October 25, 2024
Chicago 12, Melborne City, USA
python

How to download a very big zip file on the fly using Sanic?


I am working on a Python app which uses Sanic and I need to download a very big archive (10 GB).

I am using zipstream to create the archive on the fly and then stream it (Sanic has support for streaming responses).

Something like:

zs = ZipStream()
        for root, _, files in os.walk(file_path):
            for file in files:
                fpath = str(os.path.join(root, file))
                zs.add_path(fpath)

        response = await request.respond(
            headers={'Content-Disposition': f'attachment; filename="{dataset_id}.zip"'},
            content_type="application/zip"
        )

        for chunk in zs:
            await response.send(chunk)

The problem is that the download stops after a few hundreds of MB and I don’t know why.

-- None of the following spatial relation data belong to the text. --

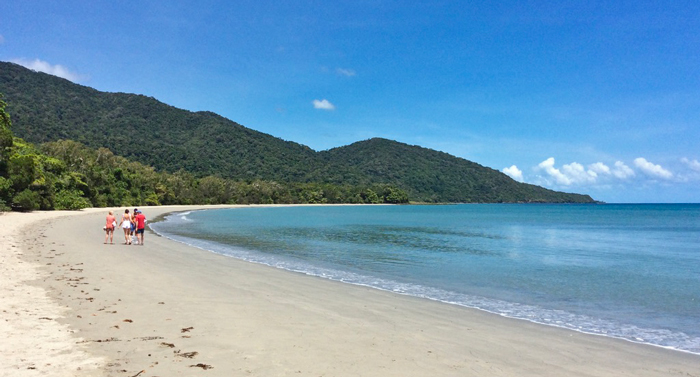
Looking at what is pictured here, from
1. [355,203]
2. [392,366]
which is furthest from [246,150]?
[392,366]

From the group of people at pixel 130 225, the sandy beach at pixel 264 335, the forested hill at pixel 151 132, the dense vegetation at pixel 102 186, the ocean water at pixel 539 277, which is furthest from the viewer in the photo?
the forested hill at pixel 151 132

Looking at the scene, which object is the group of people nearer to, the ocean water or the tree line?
the ocean water

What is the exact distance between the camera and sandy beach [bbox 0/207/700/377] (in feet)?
18.2

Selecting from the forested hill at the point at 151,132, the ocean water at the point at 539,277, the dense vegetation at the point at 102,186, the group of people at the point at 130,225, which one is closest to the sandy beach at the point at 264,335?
the ocean water at the point at 539,277

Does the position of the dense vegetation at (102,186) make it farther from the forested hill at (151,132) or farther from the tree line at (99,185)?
the forested hill at (151,132)

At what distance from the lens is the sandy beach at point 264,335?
555 cm

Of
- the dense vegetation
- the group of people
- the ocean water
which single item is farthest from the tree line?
the ocean water

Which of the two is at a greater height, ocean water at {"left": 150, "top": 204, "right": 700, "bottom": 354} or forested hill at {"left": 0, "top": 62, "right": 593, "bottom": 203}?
forested hill at {"left": 0, "top": 62, "right": 593, "bottom": 203}

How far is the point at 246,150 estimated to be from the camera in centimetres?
16288

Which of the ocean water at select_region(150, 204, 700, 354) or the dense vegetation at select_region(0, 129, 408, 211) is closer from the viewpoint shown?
the ocean water at select_region(150, 204, 700, 354)

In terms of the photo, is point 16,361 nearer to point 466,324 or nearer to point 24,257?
point 466,324

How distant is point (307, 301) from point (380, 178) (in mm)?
188400

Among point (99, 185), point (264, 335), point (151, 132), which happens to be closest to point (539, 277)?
point (264, 335)

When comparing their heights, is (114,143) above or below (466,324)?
above
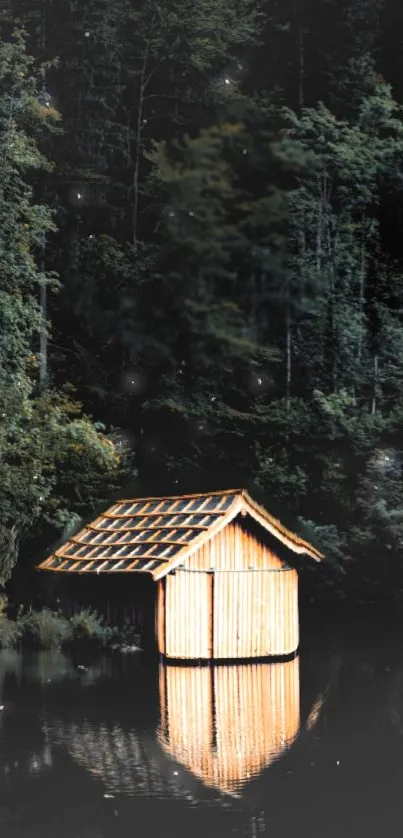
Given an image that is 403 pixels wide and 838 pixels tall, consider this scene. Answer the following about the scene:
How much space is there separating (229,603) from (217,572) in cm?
41

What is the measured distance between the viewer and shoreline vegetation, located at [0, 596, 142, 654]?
16.2 m

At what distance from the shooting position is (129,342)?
19797 mm

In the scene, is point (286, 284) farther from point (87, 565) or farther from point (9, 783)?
point (9, 783)

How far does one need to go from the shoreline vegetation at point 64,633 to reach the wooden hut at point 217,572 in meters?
0.79

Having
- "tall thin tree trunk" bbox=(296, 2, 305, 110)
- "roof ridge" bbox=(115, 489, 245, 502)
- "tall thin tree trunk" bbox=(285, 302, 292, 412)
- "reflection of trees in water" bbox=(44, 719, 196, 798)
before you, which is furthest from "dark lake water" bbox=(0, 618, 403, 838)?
"tall thin tree trunk" bbox=(296, 2, 305, 110)

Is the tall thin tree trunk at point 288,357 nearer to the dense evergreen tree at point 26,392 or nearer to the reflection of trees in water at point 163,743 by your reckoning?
the dense evergreen tree at point 26,392

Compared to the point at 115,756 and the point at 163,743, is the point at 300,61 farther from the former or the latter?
the point at 115,756

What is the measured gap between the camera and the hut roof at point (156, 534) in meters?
15.2

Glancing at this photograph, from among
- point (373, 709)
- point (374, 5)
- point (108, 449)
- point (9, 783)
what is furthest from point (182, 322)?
point (9, 783)

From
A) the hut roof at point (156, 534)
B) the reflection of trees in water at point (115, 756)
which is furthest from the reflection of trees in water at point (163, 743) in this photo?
the hut roof at point (156, 534)

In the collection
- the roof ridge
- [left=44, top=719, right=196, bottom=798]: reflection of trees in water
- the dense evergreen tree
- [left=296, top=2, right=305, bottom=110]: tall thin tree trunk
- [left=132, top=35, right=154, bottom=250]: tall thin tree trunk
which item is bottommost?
[left=44, top=719, right=196, bottom=798]: reflection of trees in water

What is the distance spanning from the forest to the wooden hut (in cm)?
230

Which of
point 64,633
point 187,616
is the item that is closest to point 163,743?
point 187,616

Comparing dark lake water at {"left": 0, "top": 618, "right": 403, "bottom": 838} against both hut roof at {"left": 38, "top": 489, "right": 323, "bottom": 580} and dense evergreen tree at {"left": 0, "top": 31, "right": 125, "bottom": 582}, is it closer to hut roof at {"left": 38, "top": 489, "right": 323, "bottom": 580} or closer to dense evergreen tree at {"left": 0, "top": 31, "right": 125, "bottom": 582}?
hut roof at {"left": 38, "top": 489, "right": 323, "bottom": 580}
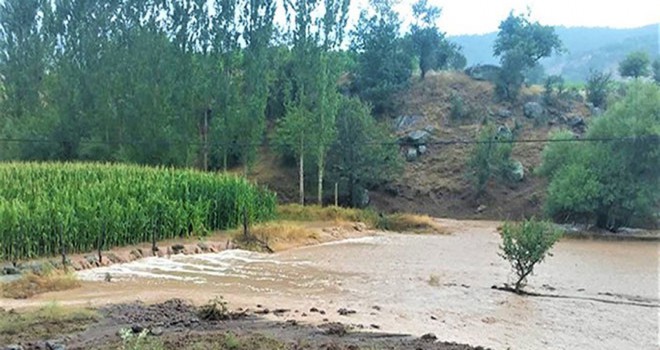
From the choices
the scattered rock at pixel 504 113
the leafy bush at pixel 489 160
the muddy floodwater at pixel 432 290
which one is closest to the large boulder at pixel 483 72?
the scattered rock at pixel 504 113

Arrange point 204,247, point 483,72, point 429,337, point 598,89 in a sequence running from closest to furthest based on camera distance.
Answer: point 429,337 < point 204,247 < point 598,89 < point 483,72

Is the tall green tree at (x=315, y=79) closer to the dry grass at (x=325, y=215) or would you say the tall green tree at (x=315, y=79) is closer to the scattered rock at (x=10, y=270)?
the dry grass at (x=325, y=215)

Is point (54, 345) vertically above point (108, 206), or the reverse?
point (108, 206)

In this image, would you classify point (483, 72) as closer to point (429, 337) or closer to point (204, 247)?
point (204, 247)

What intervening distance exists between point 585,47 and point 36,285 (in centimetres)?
11792

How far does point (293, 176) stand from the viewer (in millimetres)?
36219

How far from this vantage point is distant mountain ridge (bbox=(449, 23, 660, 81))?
90938mm

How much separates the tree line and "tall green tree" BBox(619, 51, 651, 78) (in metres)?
18.7

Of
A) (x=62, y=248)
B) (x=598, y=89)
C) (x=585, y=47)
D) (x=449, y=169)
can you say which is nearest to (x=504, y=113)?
(x=598, y=89)

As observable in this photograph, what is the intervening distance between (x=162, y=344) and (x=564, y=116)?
119 ft

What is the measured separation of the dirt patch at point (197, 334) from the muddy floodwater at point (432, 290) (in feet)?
2.87

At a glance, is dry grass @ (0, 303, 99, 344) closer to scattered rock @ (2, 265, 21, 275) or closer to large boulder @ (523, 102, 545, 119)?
scattered rock @ (2, 265, 21, 275)

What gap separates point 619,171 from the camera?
24625 mm

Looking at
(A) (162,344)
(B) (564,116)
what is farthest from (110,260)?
(B) (564,116)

The only way it works is by using:

return await sanic.response.file_stream(
            fpath,
            headers={'Content-Disposition': f'attachment; filename="file.zip"'},
        )

but the problem here is that file_stream() expects a real file as the first parameter (location: str | PurePath) which I cannot obtain from zipstream (I want to zip on the fly).

Does anybody know how to do this? Is there a way to emulate a file on the filesystem to make file_stream() work? Or is there another way?